I guelfi e i ghibellini odierni, beninteso, non litigano sui poteri del Papa o dell’Imperatore, ma su quelli dei senatori: devono essere elettivi o non elettivi, devono godere o non godere dell’immunità parlamentare (o, meglio, di quel poco che vi resta)? La situazione è grave ma non seria, diceva Ennio Flaiano (in realtà, la battuta risale a Catone).

La riforma del Senato (ma è un eufemismo) è ormai all’ultimo miglio. Sull’elezione indiretta dei suoi membri la partita sembra chiusa. Il nodo dell’immunità può darsi che venga sciolto affidando alla Consulta (o a una sua sezione specializzata) la gestione del secondo e terzo comma dell’art. 68 della Costituzione.

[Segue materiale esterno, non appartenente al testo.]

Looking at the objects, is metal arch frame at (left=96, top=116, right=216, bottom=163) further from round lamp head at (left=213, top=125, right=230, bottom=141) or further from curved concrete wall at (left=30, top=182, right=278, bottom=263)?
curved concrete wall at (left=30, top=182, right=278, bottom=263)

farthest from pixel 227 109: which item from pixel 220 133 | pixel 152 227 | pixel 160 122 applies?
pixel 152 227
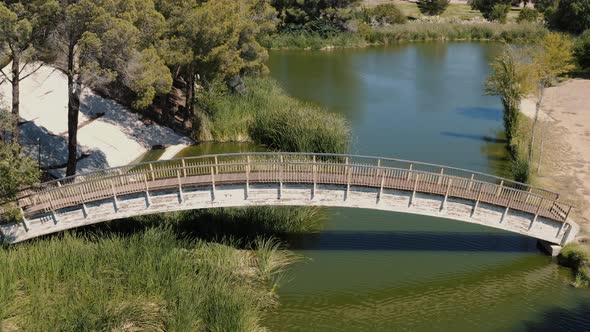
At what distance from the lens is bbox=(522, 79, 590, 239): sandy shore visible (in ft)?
80.6

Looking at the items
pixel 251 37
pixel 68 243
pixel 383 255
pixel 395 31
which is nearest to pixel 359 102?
pixel 251 37

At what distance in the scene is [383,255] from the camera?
2053 cm

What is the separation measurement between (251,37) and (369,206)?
18945mm

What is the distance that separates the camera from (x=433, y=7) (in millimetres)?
93062

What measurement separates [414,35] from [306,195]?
6163cm

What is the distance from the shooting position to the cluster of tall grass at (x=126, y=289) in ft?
44.8

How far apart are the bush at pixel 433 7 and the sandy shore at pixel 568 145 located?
161 feet

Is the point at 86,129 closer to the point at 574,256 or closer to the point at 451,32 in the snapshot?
the point at 574,256

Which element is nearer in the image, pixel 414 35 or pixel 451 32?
pixel 414 35

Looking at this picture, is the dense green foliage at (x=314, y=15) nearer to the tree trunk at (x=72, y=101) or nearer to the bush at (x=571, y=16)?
the bush at (x=571, y=16)

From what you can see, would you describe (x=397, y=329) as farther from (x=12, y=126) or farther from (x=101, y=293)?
(x=12, y=126)

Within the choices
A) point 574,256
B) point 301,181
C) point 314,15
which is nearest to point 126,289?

Nel migliore dei mondi possibili, scrive oggi Massimo Giannini su la Repubblica, la scelta più sensata sarebbe quella di eliminare l’immunità per tutti, deputati e senatori. Semplicemente – aggiunge – per rendere tutti i cittadini uguali di fronte alla legge. Non sono d’accordo, anzi farei un monumento a Matteo Renzi se avesse il coraggio di ripristinarla integralmente (sono un ingenuo liberale affezionato ai padri costituenti). Ma diciamo pure che ci sto. A una condizione, però. E cioè che il discorso valga davvero per tutti i cittadini, magistrati compresi. Allora, per cortesia, non si gridi all’attentato alla loro autonomia e indipendenza se qualcuno chiede che essi siano responsabili anche civilmente.